Start of Extracted records

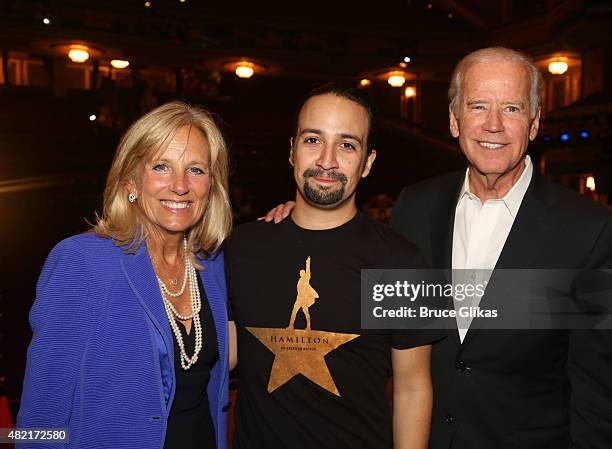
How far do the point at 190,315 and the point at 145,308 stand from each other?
0.23 meters

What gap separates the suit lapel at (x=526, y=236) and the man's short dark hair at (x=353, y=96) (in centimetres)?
59

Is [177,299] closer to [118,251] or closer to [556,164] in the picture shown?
[118,251]

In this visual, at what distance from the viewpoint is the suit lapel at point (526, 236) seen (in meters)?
1.86

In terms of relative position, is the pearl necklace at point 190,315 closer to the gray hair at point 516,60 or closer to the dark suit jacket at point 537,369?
the dark suit jacket at point 537,369

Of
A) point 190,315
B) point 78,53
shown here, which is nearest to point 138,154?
point 190,315

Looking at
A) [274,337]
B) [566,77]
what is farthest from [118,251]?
[566,77]

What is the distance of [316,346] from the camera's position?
183 centimetres

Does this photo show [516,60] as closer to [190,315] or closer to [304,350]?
[304,350]

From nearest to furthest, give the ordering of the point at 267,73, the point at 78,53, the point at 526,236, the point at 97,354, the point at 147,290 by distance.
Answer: the point at 97,354
the point at 147,290
the point at 526,236
the point at 78,53
the point at 267,73

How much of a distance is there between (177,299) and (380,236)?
755mm

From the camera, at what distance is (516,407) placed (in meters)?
1.88

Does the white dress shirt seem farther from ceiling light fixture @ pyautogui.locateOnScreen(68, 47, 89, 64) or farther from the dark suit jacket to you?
ceiling light fixture @ pyautogui.locateOnScreen(68, 47, 89, 64)

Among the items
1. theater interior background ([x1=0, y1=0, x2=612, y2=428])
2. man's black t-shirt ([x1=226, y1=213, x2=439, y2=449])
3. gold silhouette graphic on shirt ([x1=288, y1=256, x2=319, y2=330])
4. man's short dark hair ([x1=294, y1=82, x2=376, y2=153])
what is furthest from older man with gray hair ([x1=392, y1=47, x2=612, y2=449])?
theater interior background ([x1=0, y1=0, x2=612, y2=428])

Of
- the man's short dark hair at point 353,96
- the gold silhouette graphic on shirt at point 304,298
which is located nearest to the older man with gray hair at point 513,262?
the man's short dark hair at point 353,96
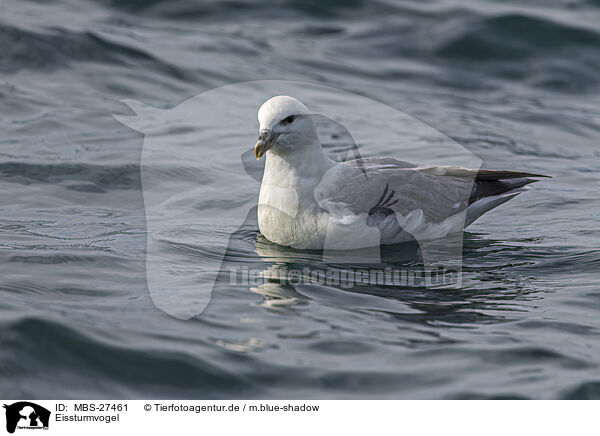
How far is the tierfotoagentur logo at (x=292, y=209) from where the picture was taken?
6767mm

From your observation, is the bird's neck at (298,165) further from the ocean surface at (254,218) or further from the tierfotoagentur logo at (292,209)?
the ocean surface at (254,218)

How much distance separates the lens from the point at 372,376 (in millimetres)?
5113

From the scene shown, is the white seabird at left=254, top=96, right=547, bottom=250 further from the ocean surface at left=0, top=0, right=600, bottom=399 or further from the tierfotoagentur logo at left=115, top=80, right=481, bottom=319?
the ocean surface at left=0, top=0, right=600, bottom=399

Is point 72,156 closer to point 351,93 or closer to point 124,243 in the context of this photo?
point 124,243

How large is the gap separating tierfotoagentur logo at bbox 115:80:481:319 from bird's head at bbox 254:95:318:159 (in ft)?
0.04

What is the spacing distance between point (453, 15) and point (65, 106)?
6902 millimetres

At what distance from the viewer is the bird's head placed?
684 cm

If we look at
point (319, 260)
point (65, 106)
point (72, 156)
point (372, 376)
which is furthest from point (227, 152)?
point (372, 376)
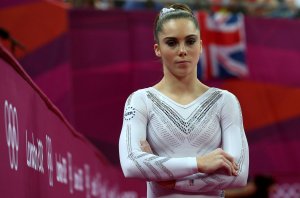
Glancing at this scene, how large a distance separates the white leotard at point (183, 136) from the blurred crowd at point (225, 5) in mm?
7712

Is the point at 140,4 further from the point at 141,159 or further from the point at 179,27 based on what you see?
the point at 141,159

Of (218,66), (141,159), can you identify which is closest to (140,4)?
(218,66)

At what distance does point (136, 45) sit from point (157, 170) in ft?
25.1

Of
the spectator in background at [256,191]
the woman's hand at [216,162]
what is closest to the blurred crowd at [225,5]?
the spectator in background at [256,191]

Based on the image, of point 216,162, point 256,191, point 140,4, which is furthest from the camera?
point 140,4

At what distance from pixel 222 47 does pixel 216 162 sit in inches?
314

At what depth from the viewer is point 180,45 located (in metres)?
3.31

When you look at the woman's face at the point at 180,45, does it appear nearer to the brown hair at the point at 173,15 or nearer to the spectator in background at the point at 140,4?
the brown hair at the point at 173,15

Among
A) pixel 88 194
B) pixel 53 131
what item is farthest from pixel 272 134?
pixel 53 131

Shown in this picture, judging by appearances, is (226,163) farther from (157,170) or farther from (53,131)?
(53,131)

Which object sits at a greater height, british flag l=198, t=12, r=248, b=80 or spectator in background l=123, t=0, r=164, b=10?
spectator in background l=123, t=0, r=164, b=10

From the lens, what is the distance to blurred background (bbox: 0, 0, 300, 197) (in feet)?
34.7

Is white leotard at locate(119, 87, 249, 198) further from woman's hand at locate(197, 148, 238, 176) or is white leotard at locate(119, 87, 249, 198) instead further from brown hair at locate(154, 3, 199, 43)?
brown hair at locate(154, 3, 199, 43)

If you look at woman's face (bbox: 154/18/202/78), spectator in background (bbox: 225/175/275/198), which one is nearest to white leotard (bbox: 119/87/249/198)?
woman's face (bbox: 154/18/202/78)
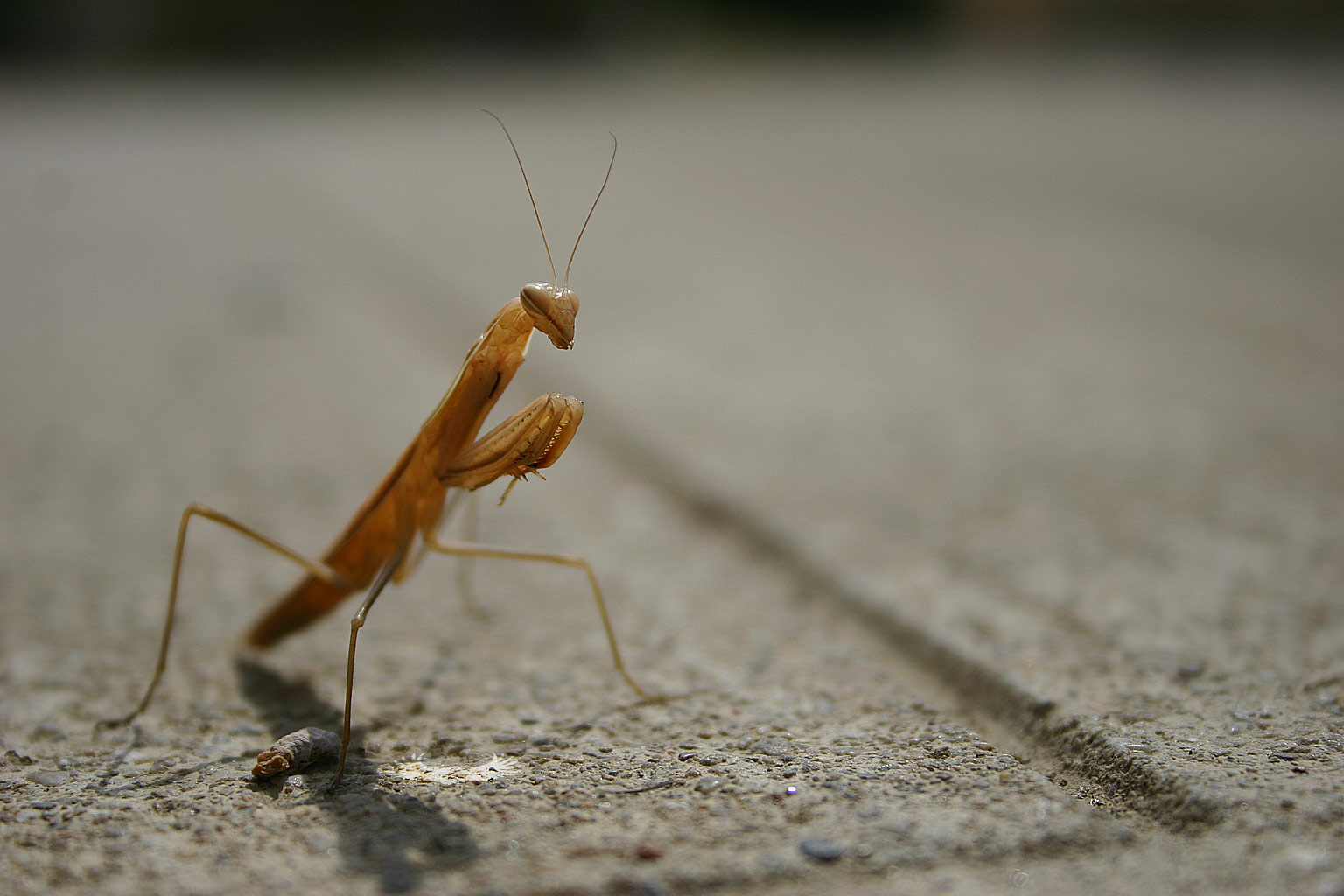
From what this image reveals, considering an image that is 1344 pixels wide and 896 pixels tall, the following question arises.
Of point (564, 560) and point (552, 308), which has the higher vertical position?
point (552, 308)

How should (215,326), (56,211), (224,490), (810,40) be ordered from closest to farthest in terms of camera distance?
(224,490)
(215,326)
(56,211)
(810,40)

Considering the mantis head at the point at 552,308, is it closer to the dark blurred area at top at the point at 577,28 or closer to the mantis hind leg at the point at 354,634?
the mantis hind leg at the point at 354,634

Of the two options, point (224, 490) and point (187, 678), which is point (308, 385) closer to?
point (224, 490)

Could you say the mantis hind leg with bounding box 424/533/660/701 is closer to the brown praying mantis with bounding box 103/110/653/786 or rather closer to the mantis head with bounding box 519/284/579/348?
the brown praying mantis with bounding box 103/110/653/786

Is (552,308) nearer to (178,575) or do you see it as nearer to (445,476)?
(445,476)

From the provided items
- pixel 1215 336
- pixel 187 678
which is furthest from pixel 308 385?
pixel 1215 336

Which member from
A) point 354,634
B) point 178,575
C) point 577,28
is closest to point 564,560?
point 354,634
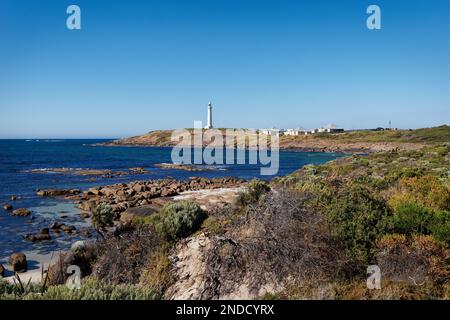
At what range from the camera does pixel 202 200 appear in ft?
81.4

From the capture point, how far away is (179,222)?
11.5 meters

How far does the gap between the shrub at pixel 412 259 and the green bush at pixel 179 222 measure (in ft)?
18.9

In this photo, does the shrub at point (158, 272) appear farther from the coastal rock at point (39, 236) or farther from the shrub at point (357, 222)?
the coastal rock at point (39, 236)

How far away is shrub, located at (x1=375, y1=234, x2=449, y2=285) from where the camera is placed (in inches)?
284

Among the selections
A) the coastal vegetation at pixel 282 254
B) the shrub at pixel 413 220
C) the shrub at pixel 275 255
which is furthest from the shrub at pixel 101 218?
the shrub at pixel 413 220

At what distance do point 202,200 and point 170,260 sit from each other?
15.0 meters

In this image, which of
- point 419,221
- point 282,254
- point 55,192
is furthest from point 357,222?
point 55,192

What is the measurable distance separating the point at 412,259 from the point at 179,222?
262 inches

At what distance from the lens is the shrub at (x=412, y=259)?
284 inches

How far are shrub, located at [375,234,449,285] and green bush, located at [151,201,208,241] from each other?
226 inches

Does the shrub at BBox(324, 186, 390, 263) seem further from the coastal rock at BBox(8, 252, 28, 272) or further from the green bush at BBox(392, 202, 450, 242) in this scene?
the coastal rock at BBox(8, 252, 28, 272)

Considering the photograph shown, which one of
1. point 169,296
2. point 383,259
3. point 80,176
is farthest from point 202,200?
point 80,176

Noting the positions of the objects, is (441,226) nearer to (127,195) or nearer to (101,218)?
(101,218)
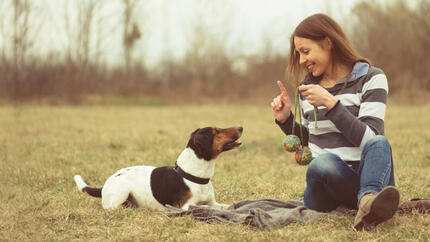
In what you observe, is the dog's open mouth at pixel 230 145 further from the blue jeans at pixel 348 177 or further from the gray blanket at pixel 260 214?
the blue jeans at pixel 348 177

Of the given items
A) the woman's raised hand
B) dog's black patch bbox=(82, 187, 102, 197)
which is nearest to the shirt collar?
the woman's raised hand

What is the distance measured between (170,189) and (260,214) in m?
0.98

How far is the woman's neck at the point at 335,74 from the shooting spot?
11.9ft

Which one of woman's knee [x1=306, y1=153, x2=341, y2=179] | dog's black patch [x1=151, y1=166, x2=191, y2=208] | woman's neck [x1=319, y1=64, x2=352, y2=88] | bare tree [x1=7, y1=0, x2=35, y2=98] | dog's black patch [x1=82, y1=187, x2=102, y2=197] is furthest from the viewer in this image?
bare tree [x1=7, y1=0, x2=35, y2=98]

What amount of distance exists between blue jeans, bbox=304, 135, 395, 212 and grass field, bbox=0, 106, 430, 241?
0.64 ft

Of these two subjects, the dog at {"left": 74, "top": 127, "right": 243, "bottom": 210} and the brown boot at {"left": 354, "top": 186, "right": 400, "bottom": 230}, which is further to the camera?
the dog at {"left": 74, "top": 127, "right": 243, "bottom": 210}

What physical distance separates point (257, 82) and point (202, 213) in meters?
25.0

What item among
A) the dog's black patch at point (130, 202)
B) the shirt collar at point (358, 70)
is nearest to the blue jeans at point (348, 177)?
the shirt collar at point (358, 70)

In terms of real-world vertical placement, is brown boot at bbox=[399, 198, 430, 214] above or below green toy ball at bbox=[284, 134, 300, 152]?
below

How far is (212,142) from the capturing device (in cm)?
415

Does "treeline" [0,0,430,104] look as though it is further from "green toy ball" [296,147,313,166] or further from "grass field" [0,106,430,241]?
"green toy ball" [296,147,313,166]

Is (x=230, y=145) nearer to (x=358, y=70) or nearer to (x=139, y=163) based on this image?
(x=358, y=70)

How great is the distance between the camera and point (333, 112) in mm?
3178

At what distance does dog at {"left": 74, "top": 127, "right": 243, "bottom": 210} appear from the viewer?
411cm
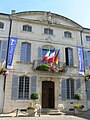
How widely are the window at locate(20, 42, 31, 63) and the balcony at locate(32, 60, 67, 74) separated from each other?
804 millimetres

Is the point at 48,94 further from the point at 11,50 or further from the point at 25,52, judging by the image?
the point at 11,50

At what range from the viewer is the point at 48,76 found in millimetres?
13305

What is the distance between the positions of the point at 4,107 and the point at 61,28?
8638mm

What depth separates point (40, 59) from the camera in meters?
13.7

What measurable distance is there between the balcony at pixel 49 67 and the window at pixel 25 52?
2.64ft

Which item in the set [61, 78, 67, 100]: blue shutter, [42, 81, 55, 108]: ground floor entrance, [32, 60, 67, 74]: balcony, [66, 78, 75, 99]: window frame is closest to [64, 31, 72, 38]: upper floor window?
[32, 60, 67, 74]: balcony

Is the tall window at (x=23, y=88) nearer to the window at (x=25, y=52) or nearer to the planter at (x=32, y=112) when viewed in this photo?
the window at (x=25, y=52)

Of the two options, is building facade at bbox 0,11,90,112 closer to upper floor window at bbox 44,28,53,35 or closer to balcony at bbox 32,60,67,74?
upper floor window at bbox 44,28,53,35

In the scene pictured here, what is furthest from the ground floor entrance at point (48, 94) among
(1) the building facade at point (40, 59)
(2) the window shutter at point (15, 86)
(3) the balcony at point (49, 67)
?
(2) the window shutter at point (15, 86)

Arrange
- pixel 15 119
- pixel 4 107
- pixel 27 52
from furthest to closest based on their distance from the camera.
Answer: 1. pixel 27 52
2. pixel 4 107
3. pixel 15 119

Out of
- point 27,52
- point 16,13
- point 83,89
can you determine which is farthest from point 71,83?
point 16,13

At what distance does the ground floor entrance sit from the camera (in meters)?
13.0

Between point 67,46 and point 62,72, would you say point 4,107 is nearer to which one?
point 62,72

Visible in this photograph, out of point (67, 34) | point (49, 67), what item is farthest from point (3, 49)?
point (67, 34)
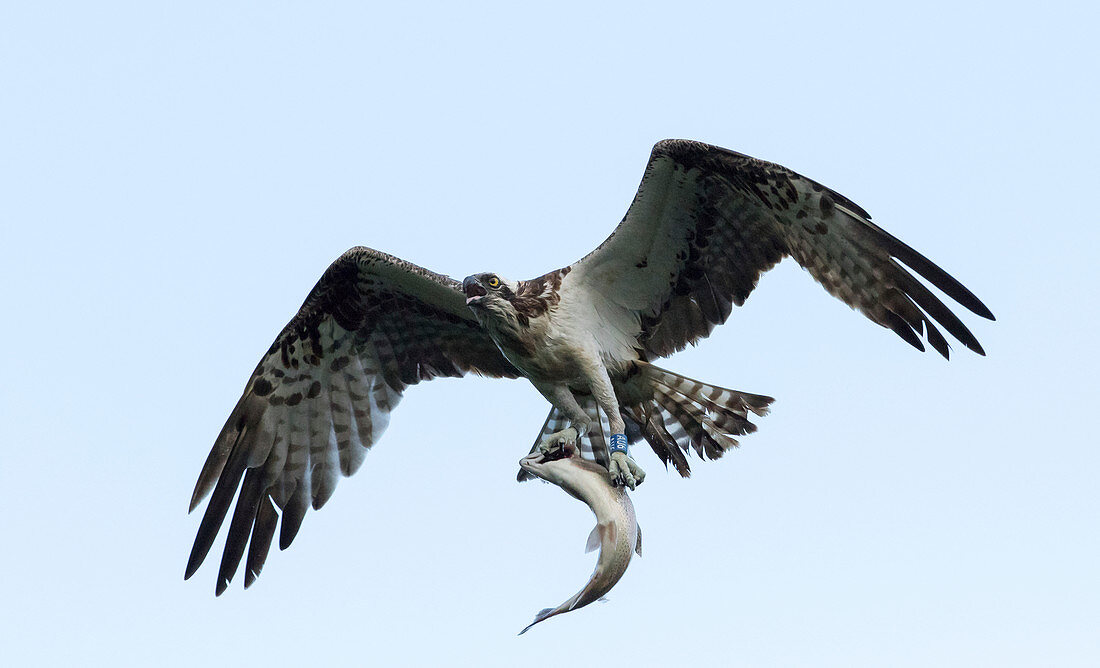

End of Extracted records

- [Task instructions]:
Copy out word for word everything from the line containing "At what distance does dog" down to the end of the rows above, leaving the pictures out.

- [Response]:
At what distance does dog at {"left": 74, "top": 127, "right": 243, "bottom": 210} appear from the viewer?
411cm
How widely are the window at locate(20, 42, 31, 63) and the balcony at locate(32, 60, 67, 74) separated from each other?
804 millimetres

Is the point at 48,94 further from the point at 11,50 or further from the point at 25,52, judging by the image?
the point at 11,50

At what range from the viewer is the point at 48,76 found in millimetres?
13305

What is the distance between the positions of the point at 4,107 and the point at 61,28?
8638mm

What depth separates point (40, 59) from the camera in meters?
13.7

What measurable distance is there between the balcony at pixel 49 67 and the window at pixel 25 52?
2.64ft

Which item in the set [61, 78, 67, 100]: blue shutter, [42, 81, 55, 108]: ground floor entrance, [32, 60, 67, 74]: balcony, [66, 78, 75, 99]: window frame is closest to [64, 31, 72, 38]: upper floor window?
[32, 60, 67, 74]: balcony

Is the tall window at (x=23, y=88) nearer to the window at (x=25, y=52) or nearer to the planter at (x=32, y=112) when viewed in this photo?
the window at (x=25, y=52)

Of the two options, is building facade at bbox 0,11,90,112 closer to upper floor window at bbox 44,28,53,35 or closer to balcony at bbox 32,60,67,74?
upper floor window at bbox 44,28,53,35

In the scene pictured here, what is furthest from the ground floor entrance at point (48, 94) among
(1) the building facade at point (40, 59)
(2) the window shutter at point (15, 86)
(3) the balcony at point (49, 67)
?
(2) the window shutter at point (15, 86)

Arrange
- pixel 15 119
- pixel 4 107
- pixel 27 52
from furthest to closest based on their distance from the camera.
Answer: 1. pixel 27 52
2. pixel 4 107
3. pixel 15 119

Out of
- point 27,52
- point 16,13
- point 83,89
can you determine which is farthest from point 71,83?
point 16,13

At what distance does the ground floor entrance sit from the camera (in meters)?
13.0

Between point 67,46 and point 62,72, would you say point 4,107 is nearer to which one?
point 62,72

Visible in this photograph, out of point (67, 34) | point (49, 67), what item is farthest from point (3, 49)?
point (67, 34)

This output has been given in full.